Hungarian economic growth continued to slow in the third quarter of the year. Analysts expect further weakness in the coming couple of quarters as negative impacts amplify the drag on growth
Economic growth in Hungary slowed from 6.5% in Q2 to 4% in July-September on an annual basis, below forecasts. The nation’s economy contracted 0.4% compared to the previous quarter, recording the first drop since 2020.
Adjusted for working days, GDP grew 4.1% from a year earlier as all branches of the economy, except agriculture, contributed to headline growth.
Technical recession in sight
Economic performance in the third-quarter was held back by a sharp decline in agriculture, on the back of a poor maize harvest, according to a press release from the Central Statistical Office. For the first time in living history, Hungary may have to rely on imports to cover its domestic needs.
“The two biggest difficulties Hungary is facing – higher energy bills and increasing unemployment – did not fully affect the economy in the third quarter. Nonetheless, the 0.4% quarter-on-quarter drop in real GDP means that we have already seen the first leg of the expected technical recession in Hungary,” according to analysts at ING Bank in Budapest.

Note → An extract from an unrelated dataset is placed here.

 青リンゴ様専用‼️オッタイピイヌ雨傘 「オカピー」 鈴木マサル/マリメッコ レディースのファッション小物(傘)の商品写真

While the 2022 full-year growth could be closer to 5%, next year’s outlook is gloomier. There is consensus that Hungary will fall into a technical recession in the last quarter as the economic outlook deteriorates and consumers cut back spending amid runaway food and energy prices. Real wage growth moved into negative territory in September, while new mortgages also dropped.
The government’s decision to delay several public investments will weigh heavily on capital expenditures and Hungary’s export-oriented electronics and automotive sectors could see the impact of the slowdown at its major foreign markets in the EU. In the corporate sector – in both manufacturing and services – a significant number of companies are going out of business or reducing working hours due to skyrocketing energy costs. Big data also suggests the economy has been on a downtrend, which will show up in fourth-quarter GDP data. ING expects GDP to contract by 1.0-1.5% on a quarterly basis in the last three months of 2022.

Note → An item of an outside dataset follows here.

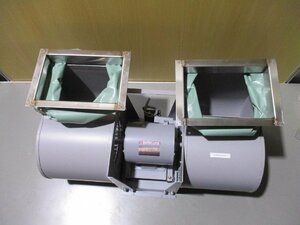 中古 MITSUBISHI SUPER-LINE 研磨付きモーター SL-KRT 250W 電動送風機 送料別(KCGR41205A001)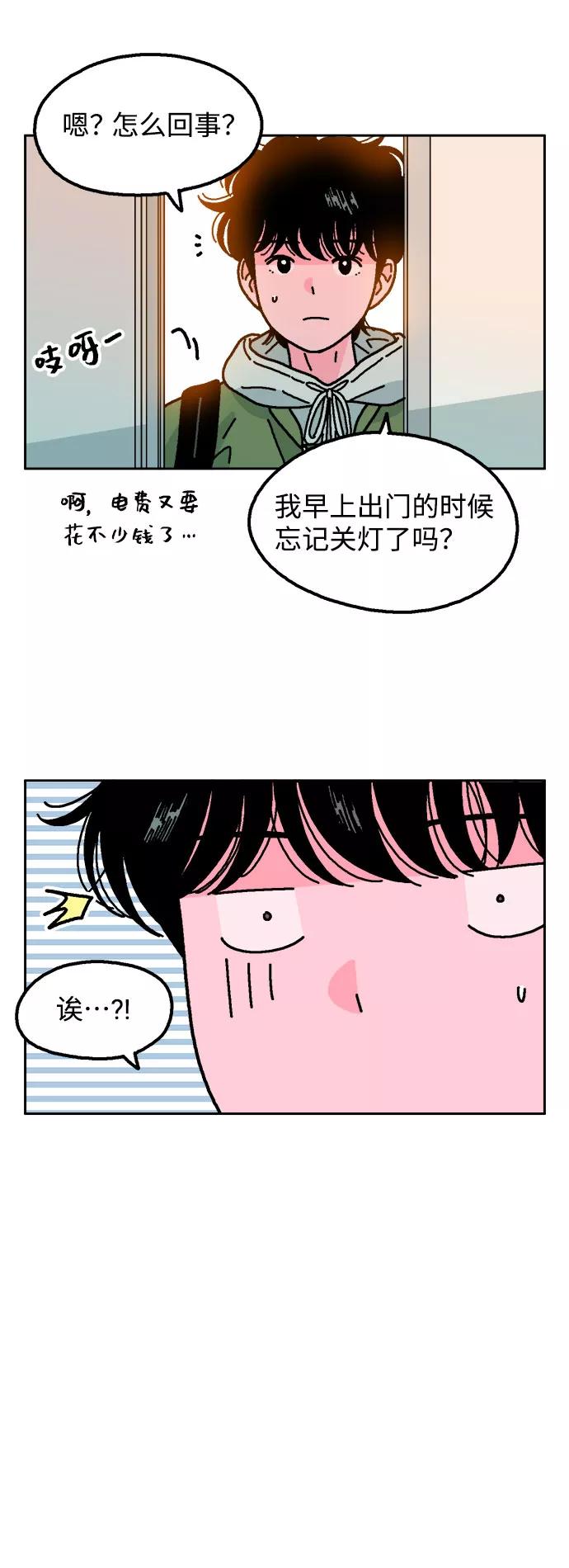 《就一口！》第22话 第48页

The market sees Hungary’s economy bottoming out in the first quarter of 2023 and a significant improvement is expected from the second quarter, supported by improving purchasing power as inflation eases and interest rates retreat. New capacities in the industry could lift output if the global economy recovers faster than expected, analysts said.

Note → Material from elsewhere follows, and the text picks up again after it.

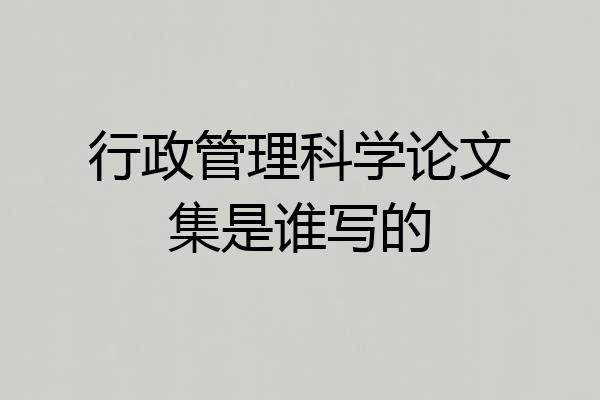 行政管理科学论文集是谁写的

In light of the latest GDP data, ING expects a positive zero (0.1-0.2%) GDP growth on average in 2023. This forecast assumes that Hungary will be able to close the Rule of Law procedure and meet much-needed milestones to get EU transfers, which will start supporting the real economy during late 2023.
Magyar Bankholding cut its growth forecast to below 5% from 5.3% but left its 2023 target unchanged at 0.4%. The European Commission in a recent report raised its 2022 guidance from 5.2% to 5.5% but cut its 2023 estimate to 0.1% from 2.1%. The Commission noted that the forecast is based on the assumption that Hungary reaches an agreement with the European Commission on the release of EU transfers, which could support the economy from H2 2023.